◆ TEXTE DE L'EXERCICE
★ ★ ★ ★ ★

Oui, les mots sont source de malentendus, mais jamais la distance que nous mettons entre nos corps.
Quant à s'asseoir, c'est tout un art. Si vous cliquez sur mon nom, vous en saurez plus...
Au plaisir de glisser mes pas dans vos... Traces
Jean-Marc
Rédigé par : Jean-Marc à Traces | 19/05/2008 à 20:05
Oui, Saint Exupéry est admirable. Je n'ai fait que remplacer le petit prince et le renard par le pigeon et l'homme photographiés par Véronique.
Nous sommes tous des passeurs de mots qui tâchent de se sentir bien dans leur assiette.
A suivre sur votre billet savoir s'asseoir.
Rédigé par : Traces | 19/05/2008 à 21:28
Je connais un superbe endroit : le dernier plateau ardéchois avant la Lozère, saturé de bruyère en été, et de genêts odorants au printemps (toujours tardif).
(Vos récits sont toujours aussi agréables à lire !)
Rédigé par : Valérie | 25/05/2008 à 20:02
Oui, Valérie.

★ ★ ★ ★ ★

◆ METTEZ EN PRATIQUE
**1.** Citez sans rien changer le passage de l'échange de commentaires qui va de « Quant à s'asseoir, c'est » à « printemps (toujours tardif). ».
**2.** Prolongez l'échange de commentaires en reprenant juste après sa dernière phrase.

◆ DONNÉES FOURNIES
★ ★ ★ ★ ★

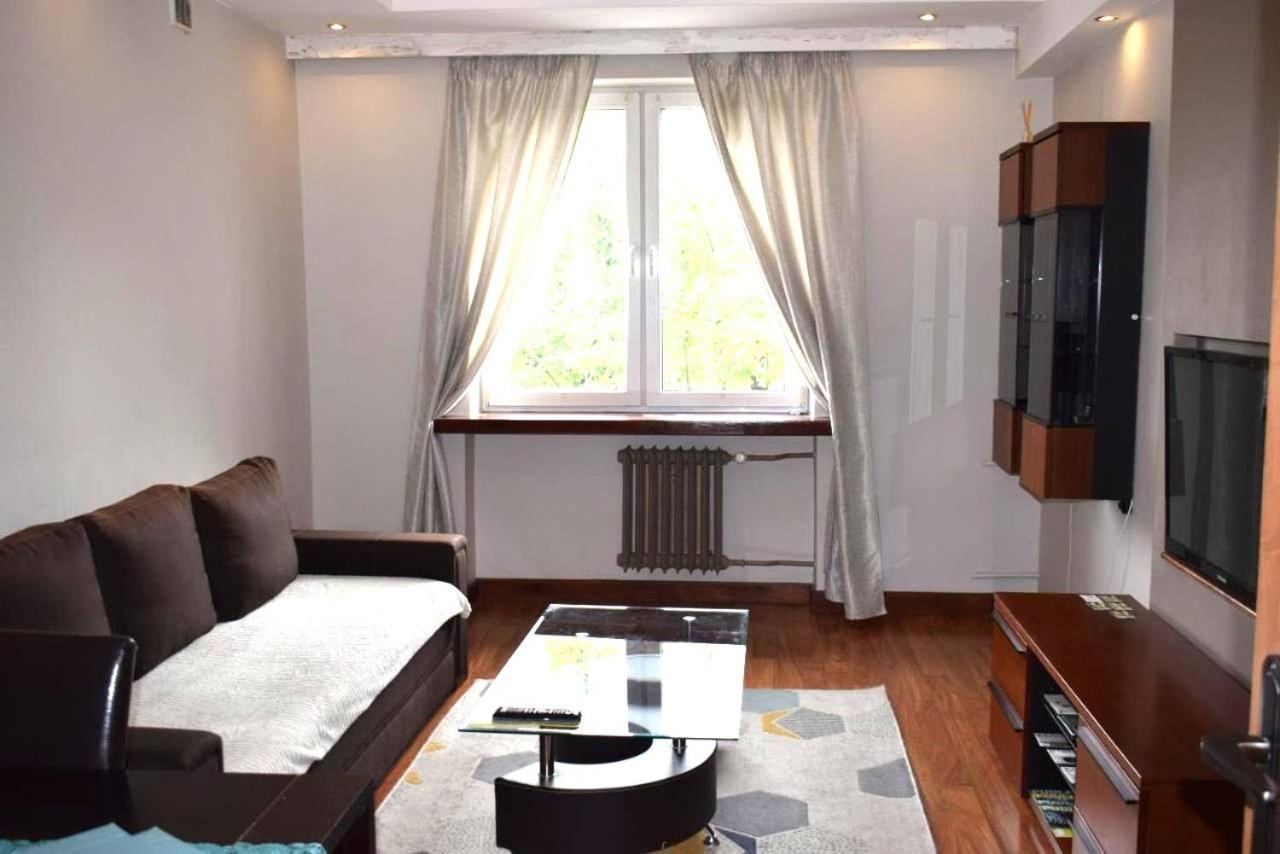 Grochowa Residency Apartamento *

★ ★ ★ ★ ★

◆ RÉPONSES CI-DESSOUS
**1.**
Quant à s'asseoir, c'est tout un art. Si vous cliquez sur mon nom, vous en saurez plus...
Au plaisir de glisser mes pas dans vos... Traces
Jean-Marc
Rédigé par : Jean-Marc à Traces | 19/05/2008 à 20:05
Oui, Saint Exupéry est admirable. Je n'ai fait que remplacer le petit prince et le renard par le pigeon et l'homme photographiés par Véronique.
Nous sommes tous des passeurs de mots qui tâchent de se sentir bien dans leur assiette.
A suivre sur votre billet savoir s'asseoir.
Rédigé par : Traces | 19/05/2008 à 21:28
Je connais un superbe endroit : le dernier plateau ardéchois avant la Lozère, saturé de bruyère en été, et de genêts odorants au printemps (toujours tardif).

**2.**
C'est un endroit que j'aime beaucoup en effet. Quand je remonte du sud-est vers Paris en voiture et comme j'ai une sainte détestation de l'autoroute, je prends sytématiquement des chemins de traverse . Il y en a deux que j'affectionne tout particulièrement. Le premier est celui qui emprunte les traces de Jean Giono dans la montagne de Lure au nord de Manosque. Le deuxième est la remontée du cours de l'Ardèche de son embouchure dans le Rhône à quelques kilomètres de Pont-Saint-Esprit jusqu'à sa source au pied de ce haut plateau que vous mentionnez. Arrivé là-haut, c'est pur ravissement. L'air y est d'une pureté exquise et j'avais pu y noter la présence de genêts à la fin du printemps.
Je suis heureux de voir que Petite fille rentre en 6ème.
Bien à vous
Jean-Marc
Rédigé par : Jean-Marc à Valérie | 27/05/2008 à 08:37
Joann Sfar a sorti aujourd'hui sa nouvelle version du Petit Prince; à ne surtout pas rater....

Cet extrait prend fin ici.